(Image records on named regions)
--------

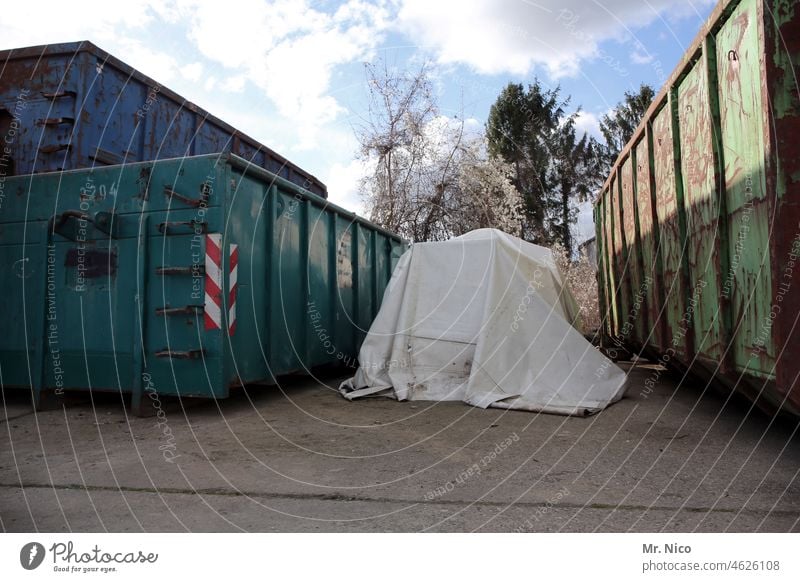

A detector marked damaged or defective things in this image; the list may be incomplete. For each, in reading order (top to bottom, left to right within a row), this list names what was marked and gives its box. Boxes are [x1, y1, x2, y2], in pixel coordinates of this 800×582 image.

rusty container [0, 41, 328, 198]
rusty container [596, 0, 796, 418]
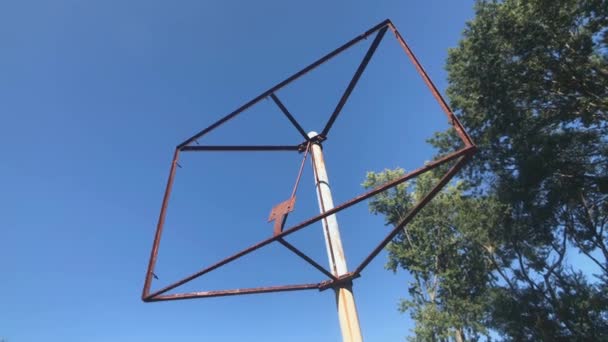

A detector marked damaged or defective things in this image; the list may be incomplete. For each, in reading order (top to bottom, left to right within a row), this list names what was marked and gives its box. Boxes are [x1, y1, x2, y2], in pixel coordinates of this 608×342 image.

rusted metal frame [175, 19, 390, 149]
rusted metal frame [270, 93, 308, 141]
rusted metal frame [320, 25, 388, 138]
rusted metal frame [390, 22, 476, 148]
rusted metal frame [142, 148, 180, 300]
rusted metal frame [146, 284, 324, 302]
rusted metal frame [141, 146, 470, 300]
rusted metal frame [278, 238, 340, 280]
rusted metal frame [354, 154, 472, 276]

--------

| Set problem |
Revise the lines of every record, replacing "damaged or defective" with "worn or broken" and leaving the rest unchanged. Leave the pictures out of the answer.

| Final result |
A detector marked worn or broken things in this image; the list may be incomplete. For each, in reading order (top to bottom, left to right within a row), this list names what was marked and gives its box. Boxes are [x1, y1, x2, y2], in pixel coordinates of this 800×582 image.

rusty container [0, 41, 328, 198]
rusty container [596, 0, 796, 418]

A detector marked worn or broken things in this image; the list may be incomplete. For each, in reading order (top to bottom, left to right within a row), this list names what was marked and gives its box. Boxes are [x1, y1, x2, y2], in pixel coordinates of this 608×342 image.

rusted metal frame [175, 19, 390, 149]
rusted metal frame [270, 93, 308, 141]
rusted metal frame [320, 25, 388, 138]
rusted metal frame [390, 22, 476, 148]
rusted metal frame [142, 148, 180, 300]
rusted metal frame [146, 284, 324, 302]
rusted metal frame [141, 146, 470, 300]
rusted metal frame [278, 238, 340, 280]
rusted metal frame [354, 154, 472, 276]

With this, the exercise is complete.